Clashing with planners who tend to see Houston's explosive growth as ugly and unsustainable, futurist Joel Kotkin contends that the place is indeed vital, exciting, and full of possibility. It may not have the physical beauty or cache of San Francisco or Barcelona, but what it lacks in geographical interest, it makes up for with human capital and tolerance.

In an era when many other cities try to position themselves with trendier distinctions (as “smart growth” exemplars or as magnets for high-income households, for instance), Mayor Bill White, a Democrat, is happy for Houston to be known simply as an “opportunity city,” which is a pretty good description of what the place has been since its inception: a venue where people who work hard can get ahead....

The answer, I have come to understand as I have worked in Houston as a reporter and consultant, echoes something that the late Soichiro Honda once told me: “More important than gold and diamonds are people.” This critical resource, more than anything, accounts for Houston’s headlong drive toward becoming not only the leading city of Texas and the South, but also a player on the global scene: it is emerging as one of the world’s great cities....

Lauding Houston to urban planners is not much different than extolling red meat at a convention of vegans....Ultimately, it’s a question of defining what makes a city great. Many city planners today focus largely on aesthetics, the arts, and the perception of being “cool.” Academics and many economic-development experts link urban success to cities’ appeal to the “creative class” of college-educated young people. In this calculus, the traditional practice of gauging a city’s success by studying patterns of population or employment growth, or noting the opportunities available for working-class or middle-class families to flourish, rarely registers as important.

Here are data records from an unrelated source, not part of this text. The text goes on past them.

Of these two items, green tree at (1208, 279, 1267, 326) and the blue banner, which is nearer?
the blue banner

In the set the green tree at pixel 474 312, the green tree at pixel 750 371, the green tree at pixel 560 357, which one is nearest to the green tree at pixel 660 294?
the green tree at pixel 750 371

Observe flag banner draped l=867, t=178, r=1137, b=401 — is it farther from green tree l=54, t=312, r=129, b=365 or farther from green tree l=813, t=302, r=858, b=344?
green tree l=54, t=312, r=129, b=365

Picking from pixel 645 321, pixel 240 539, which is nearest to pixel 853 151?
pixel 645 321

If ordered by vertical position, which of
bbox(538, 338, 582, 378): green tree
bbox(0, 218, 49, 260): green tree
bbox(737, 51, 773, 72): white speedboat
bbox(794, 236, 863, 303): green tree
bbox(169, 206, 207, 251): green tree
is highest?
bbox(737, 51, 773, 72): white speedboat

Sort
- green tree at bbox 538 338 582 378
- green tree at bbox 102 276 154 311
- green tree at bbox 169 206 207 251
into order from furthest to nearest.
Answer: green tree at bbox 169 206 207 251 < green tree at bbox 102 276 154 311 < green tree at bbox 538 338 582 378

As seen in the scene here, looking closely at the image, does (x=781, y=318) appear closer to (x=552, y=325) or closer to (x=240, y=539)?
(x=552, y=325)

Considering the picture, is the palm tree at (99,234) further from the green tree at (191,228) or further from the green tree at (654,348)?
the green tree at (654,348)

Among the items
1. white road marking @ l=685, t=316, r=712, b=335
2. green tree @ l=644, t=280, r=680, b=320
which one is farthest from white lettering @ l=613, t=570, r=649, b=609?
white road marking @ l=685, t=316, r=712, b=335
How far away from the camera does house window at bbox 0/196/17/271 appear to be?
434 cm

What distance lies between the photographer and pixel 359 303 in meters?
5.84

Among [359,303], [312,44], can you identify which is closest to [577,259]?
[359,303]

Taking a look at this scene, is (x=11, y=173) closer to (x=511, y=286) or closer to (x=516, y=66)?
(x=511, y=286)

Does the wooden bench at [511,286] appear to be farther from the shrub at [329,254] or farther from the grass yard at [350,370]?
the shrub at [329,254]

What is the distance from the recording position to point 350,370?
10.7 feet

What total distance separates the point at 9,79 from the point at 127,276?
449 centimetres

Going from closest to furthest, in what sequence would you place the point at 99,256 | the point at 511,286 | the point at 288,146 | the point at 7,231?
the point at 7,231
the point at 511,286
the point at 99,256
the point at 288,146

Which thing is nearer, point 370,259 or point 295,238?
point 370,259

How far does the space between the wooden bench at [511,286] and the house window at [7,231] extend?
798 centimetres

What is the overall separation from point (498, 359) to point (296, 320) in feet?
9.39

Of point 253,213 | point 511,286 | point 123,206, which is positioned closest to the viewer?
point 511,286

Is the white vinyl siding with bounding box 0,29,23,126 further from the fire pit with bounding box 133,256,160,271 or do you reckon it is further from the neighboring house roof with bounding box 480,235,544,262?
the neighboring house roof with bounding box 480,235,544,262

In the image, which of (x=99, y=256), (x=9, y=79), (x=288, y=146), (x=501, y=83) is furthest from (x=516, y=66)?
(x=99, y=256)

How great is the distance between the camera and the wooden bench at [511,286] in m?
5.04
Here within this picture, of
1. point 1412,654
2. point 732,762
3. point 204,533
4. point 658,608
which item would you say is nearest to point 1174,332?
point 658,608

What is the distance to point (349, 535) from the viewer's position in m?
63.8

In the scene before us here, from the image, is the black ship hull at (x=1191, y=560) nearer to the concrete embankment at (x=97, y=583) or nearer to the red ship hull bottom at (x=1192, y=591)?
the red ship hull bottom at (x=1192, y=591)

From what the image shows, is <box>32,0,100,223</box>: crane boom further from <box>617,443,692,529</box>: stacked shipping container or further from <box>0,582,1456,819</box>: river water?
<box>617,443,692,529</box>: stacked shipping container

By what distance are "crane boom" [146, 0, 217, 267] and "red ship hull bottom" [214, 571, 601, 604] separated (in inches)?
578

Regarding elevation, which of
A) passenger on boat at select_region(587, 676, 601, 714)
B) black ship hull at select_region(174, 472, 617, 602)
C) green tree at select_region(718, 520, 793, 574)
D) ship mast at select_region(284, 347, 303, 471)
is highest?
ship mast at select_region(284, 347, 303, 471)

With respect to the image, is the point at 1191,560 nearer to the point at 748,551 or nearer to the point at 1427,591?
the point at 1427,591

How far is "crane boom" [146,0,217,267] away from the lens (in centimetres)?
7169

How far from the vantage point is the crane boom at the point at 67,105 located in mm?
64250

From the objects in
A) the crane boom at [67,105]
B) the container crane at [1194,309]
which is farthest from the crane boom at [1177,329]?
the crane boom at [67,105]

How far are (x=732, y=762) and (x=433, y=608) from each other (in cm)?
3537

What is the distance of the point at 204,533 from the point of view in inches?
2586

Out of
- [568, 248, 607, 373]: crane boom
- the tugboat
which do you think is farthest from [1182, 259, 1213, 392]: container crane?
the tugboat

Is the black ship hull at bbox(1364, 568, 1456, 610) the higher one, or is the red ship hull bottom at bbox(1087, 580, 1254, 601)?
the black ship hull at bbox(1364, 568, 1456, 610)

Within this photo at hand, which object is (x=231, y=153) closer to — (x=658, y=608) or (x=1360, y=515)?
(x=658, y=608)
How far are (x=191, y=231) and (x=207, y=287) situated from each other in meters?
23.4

For contrast to the Convention and Visitors' Bureau high-gloss approach, look to a marketing campaign entitled "Houston. It's Worth It," produced by an independent advertising agency four years earlier. In the campaign, the details that usually inspire complaints about Houston--cockroaches, sprawl, humidity--are foregrounded in an ironic way, with a clean typeface. The idea behind the guerrilla campaign, developed by ttweak, is that the city's inconveniences are heavily outweighed by the its everyday attributes, optimistic atmosphere, lack of pretense, and personality:

"Houston. It's Worth It." was created believing that acknowledging the difficulties of living in Houston only makes the reasons why it's worth it more compelling. We can all reach a consensus on the relatively few complications of living in Houston; the reasons it's worth it, on the other hand, are as diverse and numerous as its citizens. "Houston. It's Worth It." is a conduit for those reasons.

The city's lack of definition, and a narrative that is necessarily fluid, ends up being incredibly productive. A great takeaway impression.

Below: a few images of Houston captured by the photoblog Phototainable, searching for personality of place.

Houston1_4 Houston2 Houston5

As commenter #2099 in the "Houston. It's Worth It." guestbook says, screw conventional thinking: "we defy logic, but we still rock." And #2064: "I feel normal here. Maybe it is because I am imperfect, like this city."

Houstonmug

Smartly, the "It's Worth It" folks have come out with a coffee-table book of photography juxtaposed with quotes from commenters like those above (many thanks, Randy!) and other clever schwag to accompany the campaign.